(Beginning of SUPPLIED ENTRIES)

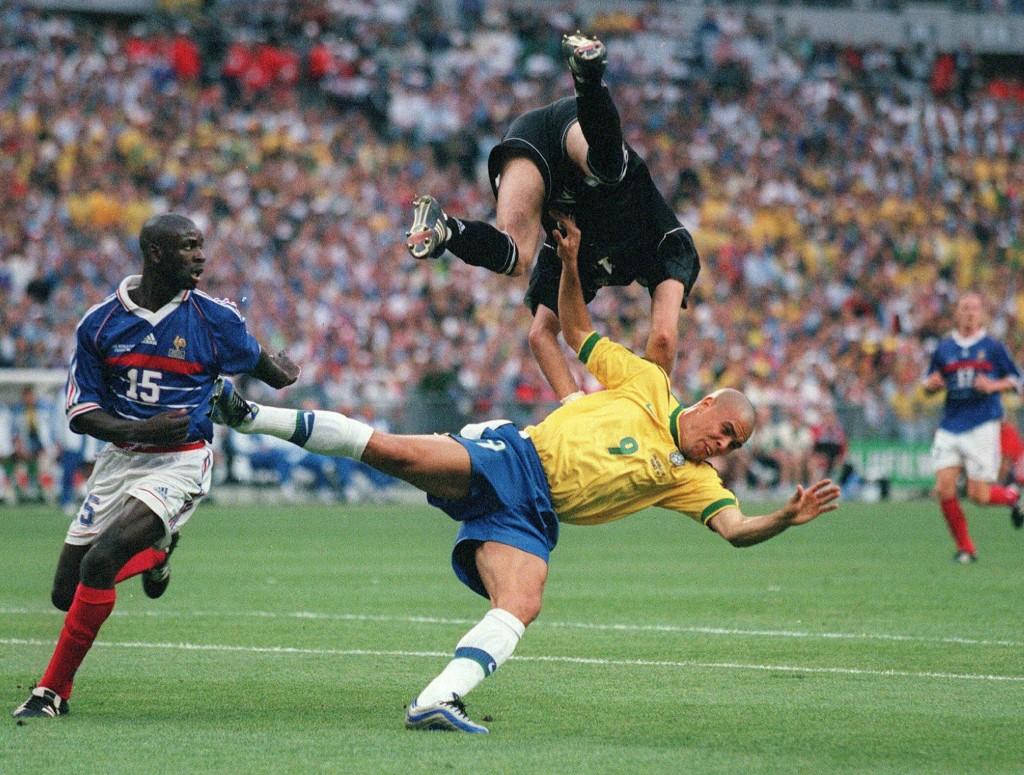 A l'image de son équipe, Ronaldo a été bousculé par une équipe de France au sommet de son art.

(End of SUPPLIED ENTRIES)
(Beginning of SUPPLIED ENTRIES)

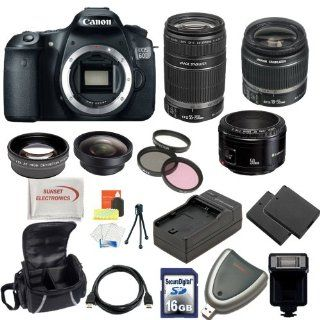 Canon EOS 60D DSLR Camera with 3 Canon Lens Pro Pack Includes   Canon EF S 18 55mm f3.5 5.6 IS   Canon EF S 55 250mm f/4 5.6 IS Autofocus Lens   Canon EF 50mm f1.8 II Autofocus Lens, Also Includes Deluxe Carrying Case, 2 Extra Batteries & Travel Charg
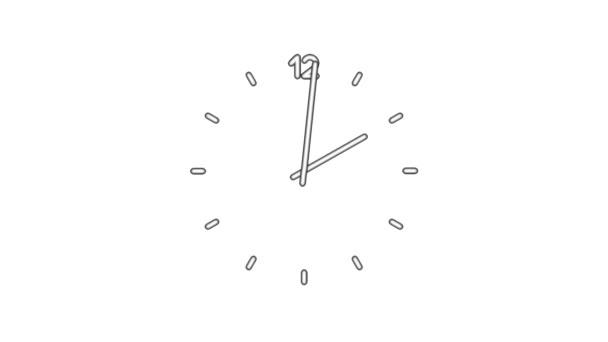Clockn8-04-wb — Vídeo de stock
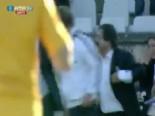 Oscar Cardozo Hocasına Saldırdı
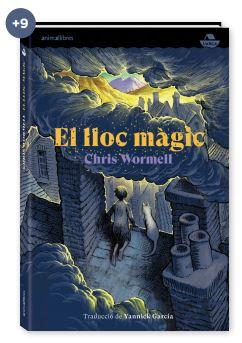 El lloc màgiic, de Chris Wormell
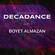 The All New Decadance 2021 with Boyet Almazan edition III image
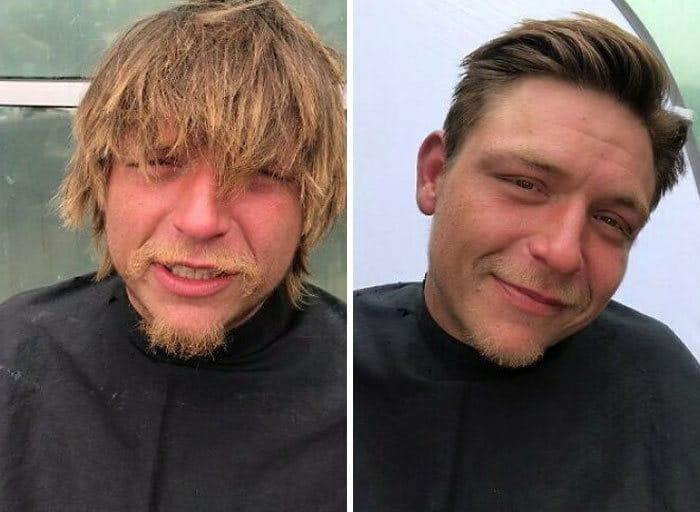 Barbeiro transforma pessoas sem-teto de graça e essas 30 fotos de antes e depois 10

(End of SUPPLIED ENTRIES)
(Beginning of SUPPLIED ENTRIES)

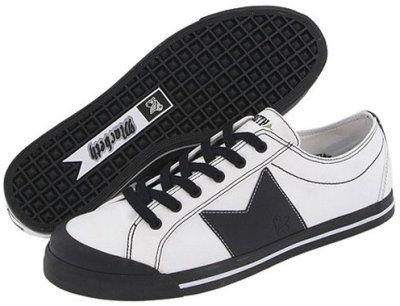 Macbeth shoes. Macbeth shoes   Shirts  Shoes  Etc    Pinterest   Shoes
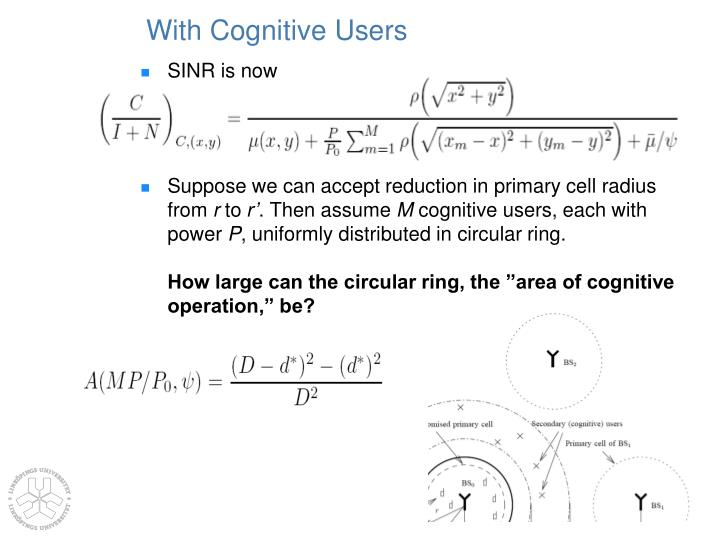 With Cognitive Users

(End of SUPPLIED ENTRIES)

→ **DIRECTIONS**
All that is wanted is the lines above between the one containing "Canon EOS 60D" and the one containing "Barbeiro transforma pessoas", inclusive, restated word for word, with pictures omitted.

→ **OUTPUT OF THE EXERCISE**
 Canon EOS 60D DSLR Camera with 3 Canon Lens Pro Pack Includes   Canon EF S 18 55mm f3.5 5.6 IS   Canon EF S 55 250mm f/4 5.6 IS Autofocus Lens   Canon EF 50mm f1.8 II Autofocus Lens, Also Includes Deluxe Carrying Case, 2 Extra Batteries & Travel Charg
Clockn8-04-wb — Vídeo de stock
 Oscar Cardozo Hocasına Saldırdı
 El lloc màgiic, de Chris Wormell
 The All New Decadance 2021 with Boyet Almazan edition III image
 Barbeiro transforma pessoas sem-teto de graça e essas 30 fotos de antes e depois 10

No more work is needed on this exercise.